Jeremías 29:10-14.
¿Alguna vez has esperado tanto por algo que comenzaste a preguntarte si realmente sucedería?
Tal vez fue la sanidad que nunca llegó. El trabajo que no se materializó. La relación que no se restauró. Y en esos momentos de silencio, cuando Dios parece ausente, la esperanza se siente más como una cruel ilusión que como una promesa sólida.
Hoy encendemos la primera vela del Adviento: la vela de la esperanza.
Y quiero que entiendas algo: esta llama representa siglos —siglos— de espera. Generaciones enteras que vivieron y murieron aferradas a una promesa que nunca vieron cumplirse con sus propios ojos. Piensa en Abraham, mirando las estrellas, esperando un hijo. En Moisés, anhelando la tierra prometida desde la cima del monte. En David, soñando con un reino eterno.
Todos ellos portadores de una esperanza que parecía diferida… pero nunca extinguida.
Déjame llevarte a uno de los momentos más oscuros de la historia de Israel. El pueblo de Dios está en Babilonia. Exiliado. Derrotado. El templo, destruido. Jerusalén, en ruinas. Todo lo que conocían, perdido.
Y en medio de ese dolor insoportable, Dios le habla al profeta Jeremías. No le promete rescate inmediato. No le ofrece atajos. Escucha lo que dice:
«Pues yo sé los planes que tengo para ustedes —dice el SEÑOR—. Son planes para lo bueno y no para lo malo, para darles un futuro y una esperanza» (Jeremías 29:11, NTV).

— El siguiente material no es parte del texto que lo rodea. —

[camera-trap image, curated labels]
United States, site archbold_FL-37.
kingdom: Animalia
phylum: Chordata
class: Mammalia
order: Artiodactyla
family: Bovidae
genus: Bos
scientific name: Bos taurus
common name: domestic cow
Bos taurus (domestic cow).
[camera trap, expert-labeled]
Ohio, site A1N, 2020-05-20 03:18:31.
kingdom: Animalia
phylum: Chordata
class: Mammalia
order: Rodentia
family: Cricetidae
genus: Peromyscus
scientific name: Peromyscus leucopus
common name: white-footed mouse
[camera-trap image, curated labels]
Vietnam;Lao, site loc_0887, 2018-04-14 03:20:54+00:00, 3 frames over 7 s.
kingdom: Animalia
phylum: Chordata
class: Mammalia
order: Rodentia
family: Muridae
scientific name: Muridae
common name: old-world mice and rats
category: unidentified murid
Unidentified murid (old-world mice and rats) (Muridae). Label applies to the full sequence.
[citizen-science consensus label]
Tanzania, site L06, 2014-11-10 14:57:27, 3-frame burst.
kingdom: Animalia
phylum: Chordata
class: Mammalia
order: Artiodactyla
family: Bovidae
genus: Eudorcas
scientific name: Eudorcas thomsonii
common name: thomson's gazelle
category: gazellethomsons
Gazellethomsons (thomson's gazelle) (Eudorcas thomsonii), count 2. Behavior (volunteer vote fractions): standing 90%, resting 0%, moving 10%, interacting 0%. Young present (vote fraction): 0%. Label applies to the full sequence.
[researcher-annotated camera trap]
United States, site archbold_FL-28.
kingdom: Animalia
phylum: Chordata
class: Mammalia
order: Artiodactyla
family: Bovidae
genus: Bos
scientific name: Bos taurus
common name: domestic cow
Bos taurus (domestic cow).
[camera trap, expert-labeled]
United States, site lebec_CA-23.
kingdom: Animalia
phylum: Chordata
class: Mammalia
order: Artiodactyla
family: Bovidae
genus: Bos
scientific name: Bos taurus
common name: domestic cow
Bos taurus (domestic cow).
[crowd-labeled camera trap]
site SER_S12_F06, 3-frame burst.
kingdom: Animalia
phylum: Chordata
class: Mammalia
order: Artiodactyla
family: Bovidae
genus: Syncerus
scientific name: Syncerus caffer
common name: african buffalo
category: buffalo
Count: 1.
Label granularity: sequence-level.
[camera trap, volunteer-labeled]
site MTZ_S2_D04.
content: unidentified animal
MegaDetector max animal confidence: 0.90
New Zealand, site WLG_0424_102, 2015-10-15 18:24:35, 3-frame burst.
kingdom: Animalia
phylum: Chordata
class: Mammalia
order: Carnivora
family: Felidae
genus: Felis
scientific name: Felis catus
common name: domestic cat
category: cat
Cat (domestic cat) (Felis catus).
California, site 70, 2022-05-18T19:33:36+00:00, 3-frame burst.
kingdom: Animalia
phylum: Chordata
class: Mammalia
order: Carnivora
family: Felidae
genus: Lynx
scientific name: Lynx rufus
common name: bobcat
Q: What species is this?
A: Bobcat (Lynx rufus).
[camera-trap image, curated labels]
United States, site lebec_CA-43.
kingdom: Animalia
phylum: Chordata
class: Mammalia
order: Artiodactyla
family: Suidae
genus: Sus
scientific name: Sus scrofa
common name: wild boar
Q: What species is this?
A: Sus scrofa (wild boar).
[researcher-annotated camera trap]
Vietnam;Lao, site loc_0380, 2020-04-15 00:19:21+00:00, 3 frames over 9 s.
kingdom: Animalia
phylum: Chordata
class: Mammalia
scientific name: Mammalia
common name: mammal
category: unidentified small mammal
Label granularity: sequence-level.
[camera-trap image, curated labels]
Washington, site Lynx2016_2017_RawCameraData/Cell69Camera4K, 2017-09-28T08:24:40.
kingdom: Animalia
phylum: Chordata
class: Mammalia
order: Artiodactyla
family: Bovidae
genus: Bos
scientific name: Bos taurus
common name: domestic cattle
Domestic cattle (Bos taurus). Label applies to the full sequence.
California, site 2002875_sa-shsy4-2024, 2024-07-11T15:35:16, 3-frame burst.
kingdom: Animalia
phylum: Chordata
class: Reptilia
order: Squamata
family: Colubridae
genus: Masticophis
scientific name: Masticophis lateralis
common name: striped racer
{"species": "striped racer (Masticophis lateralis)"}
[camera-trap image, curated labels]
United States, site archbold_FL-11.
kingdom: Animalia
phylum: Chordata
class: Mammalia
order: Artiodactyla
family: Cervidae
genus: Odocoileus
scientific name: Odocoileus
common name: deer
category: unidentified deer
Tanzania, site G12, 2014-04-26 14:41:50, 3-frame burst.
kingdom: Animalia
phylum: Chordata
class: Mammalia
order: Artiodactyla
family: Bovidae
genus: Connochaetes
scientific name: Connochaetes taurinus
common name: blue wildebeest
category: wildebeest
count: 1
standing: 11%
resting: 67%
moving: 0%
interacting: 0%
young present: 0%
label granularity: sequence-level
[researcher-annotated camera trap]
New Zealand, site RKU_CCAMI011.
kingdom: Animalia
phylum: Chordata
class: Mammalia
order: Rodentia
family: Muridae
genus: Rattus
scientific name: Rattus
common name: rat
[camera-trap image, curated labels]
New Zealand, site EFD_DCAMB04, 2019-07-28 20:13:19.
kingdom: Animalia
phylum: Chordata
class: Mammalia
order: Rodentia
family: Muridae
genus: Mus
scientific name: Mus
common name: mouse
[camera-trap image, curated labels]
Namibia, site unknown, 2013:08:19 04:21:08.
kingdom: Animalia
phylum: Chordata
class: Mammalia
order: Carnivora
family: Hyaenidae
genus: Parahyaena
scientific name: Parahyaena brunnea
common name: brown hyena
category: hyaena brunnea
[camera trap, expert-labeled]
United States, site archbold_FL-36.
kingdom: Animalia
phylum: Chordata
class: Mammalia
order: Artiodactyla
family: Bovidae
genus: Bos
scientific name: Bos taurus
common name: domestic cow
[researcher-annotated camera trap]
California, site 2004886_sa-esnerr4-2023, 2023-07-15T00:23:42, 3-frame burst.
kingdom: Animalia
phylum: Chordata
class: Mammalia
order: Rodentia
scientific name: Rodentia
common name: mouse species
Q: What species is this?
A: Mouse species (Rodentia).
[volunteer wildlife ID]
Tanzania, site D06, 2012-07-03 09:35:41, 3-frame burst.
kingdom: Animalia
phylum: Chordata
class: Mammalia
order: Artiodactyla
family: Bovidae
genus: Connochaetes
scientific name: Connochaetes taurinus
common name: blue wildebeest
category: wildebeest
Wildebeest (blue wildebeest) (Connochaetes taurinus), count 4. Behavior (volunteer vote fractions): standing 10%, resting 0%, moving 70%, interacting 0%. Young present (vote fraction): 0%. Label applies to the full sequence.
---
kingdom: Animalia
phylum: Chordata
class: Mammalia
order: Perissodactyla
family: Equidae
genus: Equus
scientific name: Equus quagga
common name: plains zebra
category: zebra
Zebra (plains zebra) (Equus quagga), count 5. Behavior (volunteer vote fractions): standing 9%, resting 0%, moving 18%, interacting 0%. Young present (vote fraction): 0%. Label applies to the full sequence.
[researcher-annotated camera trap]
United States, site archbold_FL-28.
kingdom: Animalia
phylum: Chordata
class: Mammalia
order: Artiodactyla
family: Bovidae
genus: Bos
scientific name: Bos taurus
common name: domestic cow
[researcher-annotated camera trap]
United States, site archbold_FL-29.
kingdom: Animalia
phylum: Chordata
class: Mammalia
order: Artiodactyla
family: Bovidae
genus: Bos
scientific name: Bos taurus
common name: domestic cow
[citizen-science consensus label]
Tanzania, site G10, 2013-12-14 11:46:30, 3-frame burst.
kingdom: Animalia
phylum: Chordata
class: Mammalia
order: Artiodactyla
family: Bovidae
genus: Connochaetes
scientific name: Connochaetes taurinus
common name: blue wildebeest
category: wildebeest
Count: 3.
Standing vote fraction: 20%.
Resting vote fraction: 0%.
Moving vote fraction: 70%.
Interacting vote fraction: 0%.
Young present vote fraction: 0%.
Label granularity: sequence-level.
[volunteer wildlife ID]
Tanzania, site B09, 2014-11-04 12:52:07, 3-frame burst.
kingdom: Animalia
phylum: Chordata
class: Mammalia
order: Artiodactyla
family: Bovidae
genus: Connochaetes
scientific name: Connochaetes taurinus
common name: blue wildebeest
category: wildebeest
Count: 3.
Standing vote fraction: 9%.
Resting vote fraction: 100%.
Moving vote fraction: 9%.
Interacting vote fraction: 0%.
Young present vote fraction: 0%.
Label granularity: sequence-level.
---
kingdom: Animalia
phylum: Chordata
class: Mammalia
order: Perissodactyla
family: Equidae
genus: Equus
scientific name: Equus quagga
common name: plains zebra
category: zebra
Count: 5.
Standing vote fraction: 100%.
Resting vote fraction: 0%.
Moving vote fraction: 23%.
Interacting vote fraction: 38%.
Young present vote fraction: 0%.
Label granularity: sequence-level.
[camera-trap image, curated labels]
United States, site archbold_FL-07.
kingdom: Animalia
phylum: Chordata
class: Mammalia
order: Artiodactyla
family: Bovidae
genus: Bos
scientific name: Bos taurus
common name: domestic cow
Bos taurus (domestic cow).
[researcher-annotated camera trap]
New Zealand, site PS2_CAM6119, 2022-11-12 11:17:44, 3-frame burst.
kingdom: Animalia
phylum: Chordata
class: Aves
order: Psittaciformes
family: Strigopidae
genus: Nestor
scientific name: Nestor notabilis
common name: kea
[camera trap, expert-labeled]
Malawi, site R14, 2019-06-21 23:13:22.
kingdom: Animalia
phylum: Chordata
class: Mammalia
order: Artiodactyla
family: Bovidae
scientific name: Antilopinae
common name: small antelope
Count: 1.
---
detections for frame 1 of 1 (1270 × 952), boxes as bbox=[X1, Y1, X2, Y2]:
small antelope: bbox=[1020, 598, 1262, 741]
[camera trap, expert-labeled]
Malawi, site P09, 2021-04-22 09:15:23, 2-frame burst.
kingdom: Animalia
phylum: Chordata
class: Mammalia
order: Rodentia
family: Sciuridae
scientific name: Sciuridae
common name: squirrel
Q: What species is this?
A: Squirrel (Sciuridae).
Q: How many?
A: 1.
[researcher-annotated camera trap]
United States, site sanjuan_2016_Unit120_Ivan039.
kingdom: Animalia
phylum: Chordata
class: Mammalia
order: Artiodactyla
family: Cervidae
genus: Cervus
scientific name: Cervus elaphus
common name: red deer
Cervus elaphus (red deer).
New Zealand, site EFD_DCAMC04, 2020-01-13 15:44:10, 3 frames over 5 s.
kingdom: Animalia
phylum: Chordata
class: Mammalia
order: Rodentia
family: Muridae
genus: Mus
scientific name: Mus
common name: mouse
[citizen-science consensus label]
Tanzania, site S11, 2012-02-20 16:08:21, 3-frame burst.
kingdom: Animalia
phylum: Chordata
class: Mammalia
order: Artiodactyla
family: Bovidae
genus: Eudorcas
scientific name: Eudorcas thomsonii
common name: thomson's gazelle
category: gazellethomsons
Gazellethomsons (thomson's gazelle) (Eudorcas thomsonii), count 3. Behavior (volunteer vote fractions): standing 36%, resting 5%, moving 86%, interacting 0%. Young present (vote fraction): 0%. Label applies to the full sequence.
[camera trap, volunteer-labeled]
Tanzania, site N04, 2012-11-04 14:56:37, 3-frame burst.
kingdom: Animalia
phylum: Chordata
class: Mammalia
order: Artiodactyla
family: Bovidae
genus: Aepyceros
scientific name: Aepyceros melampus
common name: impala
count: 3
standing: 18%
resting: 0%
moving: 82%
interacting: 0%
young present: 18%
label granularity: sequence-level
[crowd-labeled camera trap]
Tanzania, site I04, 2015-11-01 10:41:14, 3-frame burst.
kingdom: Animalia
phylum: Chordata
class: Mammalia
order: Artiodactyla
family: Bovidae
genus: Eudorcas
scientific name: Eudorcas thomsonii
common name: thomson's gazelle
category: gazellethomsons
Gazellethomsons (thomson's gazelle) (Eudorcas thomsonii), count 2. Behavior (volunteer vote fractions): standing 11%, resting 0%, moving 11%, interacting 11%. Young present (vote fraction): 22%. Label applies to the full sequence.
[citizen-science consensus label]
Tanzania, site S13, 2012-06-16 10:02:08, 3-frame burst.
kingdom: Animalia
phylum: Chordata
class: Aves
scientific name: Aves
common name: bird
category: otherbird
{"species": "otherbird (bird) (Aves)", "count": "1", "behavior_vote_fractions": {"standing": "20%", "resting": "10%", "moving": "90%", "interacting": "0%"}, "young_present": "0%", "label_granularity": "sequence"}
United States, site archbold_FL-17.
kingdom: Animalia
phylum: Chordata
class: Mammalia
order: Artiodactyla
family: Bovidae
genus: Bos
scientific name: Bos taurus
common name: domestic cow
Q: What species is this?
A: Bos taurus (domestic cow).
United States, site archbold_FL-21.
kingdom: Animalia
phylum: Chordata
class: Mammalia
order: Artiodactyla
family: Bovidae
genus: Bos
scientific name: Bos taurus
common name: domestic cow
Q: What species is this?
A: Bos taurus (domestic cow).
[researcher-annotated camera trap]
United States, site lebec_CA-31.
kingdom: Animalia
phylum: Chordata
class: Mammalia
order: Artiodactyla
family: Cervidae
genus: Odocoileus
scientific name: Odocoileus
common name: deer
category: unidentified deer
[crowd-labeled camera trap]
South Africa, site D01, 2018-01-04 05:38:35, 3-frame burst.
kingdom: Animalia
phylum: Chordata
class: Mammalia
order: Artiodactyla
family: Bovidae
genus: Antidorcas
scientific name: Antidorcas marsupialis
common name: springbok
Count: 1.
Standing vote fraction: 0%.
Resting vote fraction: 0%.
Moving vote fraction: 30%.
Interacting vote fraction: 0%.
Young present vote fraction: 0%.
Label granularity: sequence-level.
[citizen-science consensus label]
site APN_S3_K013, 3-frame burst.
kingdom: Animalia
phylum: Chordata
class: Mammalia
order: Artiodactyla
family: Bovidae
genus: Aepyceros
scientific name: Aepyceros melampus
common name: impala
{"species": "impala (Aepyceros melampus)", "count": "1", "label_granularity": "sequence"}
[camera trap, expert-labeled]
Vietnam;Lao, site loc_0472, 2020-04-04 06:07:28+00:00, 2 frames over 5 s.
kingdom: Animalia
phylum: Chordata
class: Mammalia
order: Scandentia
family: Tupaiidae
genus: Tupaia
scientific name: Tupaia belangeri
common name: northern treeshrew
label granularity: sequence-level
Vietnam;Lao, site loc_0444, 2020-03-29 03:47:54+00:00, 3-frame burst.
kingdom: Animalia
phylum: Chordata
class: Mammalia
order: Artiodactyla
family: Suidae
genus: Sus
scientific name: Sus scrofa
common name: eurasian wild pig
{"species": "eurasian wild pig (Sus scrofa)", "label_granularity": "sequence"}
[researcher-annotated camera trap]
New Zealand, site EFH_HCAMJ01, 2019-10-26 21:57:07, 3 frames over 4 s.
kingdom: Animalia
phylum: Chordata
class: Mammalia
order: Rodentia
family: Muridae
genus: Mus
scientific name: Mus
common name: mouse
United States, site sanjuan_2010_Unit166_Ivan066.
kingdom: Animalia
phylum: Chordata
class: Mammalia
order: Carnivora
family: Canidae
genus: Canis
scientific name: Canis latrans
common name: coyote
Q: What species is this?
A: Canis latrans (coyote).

Espera. ¿Leíste el versículo 10? Dios les dice que primero deben cumplirse setenta años de exilio. Setenta años. Una vida entera.
Dios no estaba prometiendo comodidad inmediata. Estaba declarando algo mucho más profundo. Él estaba diciendo: «El exilio mismo es parte del plan. Este desierto donde lloras será el lugar donde me buscarás con todo tu corazón. Esta Babilonia será tu aula, no tu tumba».
La esperanza bíblica no descansa en el cambio de nuestras circunstancias. Descansa en el carácter inquebrantable de un Dios que siempre, siempre, cumple lo que promete.
Y aquí está la gloria de esta vela: esa promesa antigua encontró su cumplimiento definitivo en una persona. En Jesucristo, la Luz del mundo, todas —escúchame bien— todas las promesas de Dios son «sí» y «amén» (2 Corintios 1:20).
Él es la respuesta a los siglos de espera. Él es el cumplimiento de cada profecía musitada en la oscuridad. Él es la razón por la cual, incluso en tu propia Babilonia personal, puedes seguir esperando.
Mientras esta vela arde ante nosotros, honramos a todos los portadores de esperanza que vinieron antes: los profetas que prefirieron la fidelidad al silencio, los creyentes que murieron sin ver, pero creyendo de todos modos. Y nos unimos a ellos proclamando que las promesas de Dios siguen siendo «sí y amén» en Cristo Jesús.
Esta es la verdad que quiero que grabes en tu corazón esta semana:
La esperanza cristiana no es optimismo ciego sobre lo que podría pasar. Es confianza absoluta en lo que Dios ya ha prometido. Y si Él lo prometió, amiga(o) mío… es tan seguro como si ya hubiera sucedido. Así que enciende la luz de tu esperanza.
Reflexión: Tu exilio no es tu destino final; es tu aula de formación hacia la promesa.